Return every record verbatim.

— Begin —

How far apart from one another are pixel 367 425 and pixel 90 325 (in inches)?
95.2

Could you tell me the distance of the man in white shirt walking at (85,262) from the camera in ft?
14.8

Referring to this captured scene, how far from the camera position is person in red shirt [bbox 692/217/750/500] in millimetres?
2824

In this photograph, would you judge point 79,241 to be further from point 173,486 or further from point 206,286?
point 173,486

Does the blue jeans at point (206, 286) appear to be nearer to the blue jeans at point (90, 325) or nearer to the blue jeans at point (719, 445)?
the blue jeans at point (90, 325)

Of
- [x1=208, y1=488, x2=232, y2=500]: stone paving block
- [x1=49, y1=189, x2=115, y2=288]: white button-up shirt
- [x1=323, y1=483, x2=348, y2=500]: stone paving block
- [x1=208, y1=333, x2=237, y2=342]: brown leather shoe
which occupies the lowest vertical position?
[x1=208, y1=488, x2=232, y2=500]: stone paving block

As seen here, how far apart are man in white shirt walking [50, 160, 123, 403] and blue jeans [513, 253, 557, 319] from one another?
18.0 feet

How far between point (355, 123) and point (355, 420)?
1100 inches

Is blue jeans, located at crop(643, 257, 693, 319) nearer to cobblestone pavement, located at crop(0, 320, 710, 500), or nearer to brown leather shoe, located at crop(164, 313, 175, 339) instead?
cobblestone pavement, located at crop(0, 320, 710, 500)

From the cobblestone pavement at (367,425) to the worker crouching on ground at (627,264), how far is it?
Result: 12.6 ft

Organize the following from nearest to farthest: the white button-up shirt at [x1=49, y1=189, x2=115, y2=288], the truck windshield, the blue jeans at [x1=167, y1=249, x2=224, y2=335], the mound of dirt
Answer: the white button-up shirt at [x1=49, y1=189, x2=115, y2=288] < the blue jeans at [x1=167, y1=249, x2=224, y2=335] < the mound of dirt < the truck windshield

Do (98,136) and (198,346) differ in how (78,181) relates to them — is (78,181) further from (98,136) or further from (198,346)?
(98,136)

— End —

Expected answer ->
How far apart from one another are pixel 367 425 and pixel 90 325 (in inches)?
95.2

Could you tell me the distance of the man in white shirt walking at (85,262) from the camera in ft?
14.8

Referring to this captured scene, how far from the camera position is person in red shirt [bbox 692/217/750/500] in millimetres?
2824

In this photograph, would you judge point 79,241 to be further from point 173,486 or further from point 206,286?
point 173,486

Does the blue jeans at point (206, 286) appear to be nearer to the blue jeans at point (90, 325) or nearer to the blue jeans at point (719, 445)?
the blue jeans at point (90, 325)

Of
- [x1=208, y1=488, x2=232, y2=500]: stone paving block
- [x1=49, y1=189, x2=115, y2=288]: white button-up shirt
- [x1=323, y1=483, x2=348, y2=500]: stone paving block
- [x1=208, y1=333, x2=237, y2=342]: brown leather shoe
which occupies the lowest vertical position?
[x1=208, y1=488, x2=232, y2=500]: stone paving block

As seen here, how far apart are man in white shirt walking [50, 160, 123, 403] and blue jeans [513, 253, 557, 319] from one another?
18.0 feet

How far between point (355, 123) and point (355, 420)?
1100 inches

Is blue jeans, located at crop(643, 257, 693, 319) nearer to cobblestone pavement, located at crop(0, 320, 710, 500), or nearer to brown leather shoe, located at crop(164, 313, 175, 339) instead?
cobblestone pavement, located at crop(0, 320, 710, 500)

From the cobblestone pavement at (367,425) to the worker crouching on ground at (627,264), how far is it?
Result: 12.6 ft

Organize the following from nearest to farthest: the white button-up shirt at [x1=49, y1=189, x2=115, y2=288], the truck windshield, the blue jeans at [x1=167, y1=249, x2=224, y2=335], the mound of dirt
Answer: the white button-up shirt at [x1=49, y1=189, x2=115, y2=288] < the blue jeans at [x1=167, y1=249, x2=224, y2=335] < the mound of dirt < the truck windshield

Do (98,136) and (198,346) differ in how (78,181) relates to them — is (78,181) further from (98,136) or further from (198,346)?
(98,136)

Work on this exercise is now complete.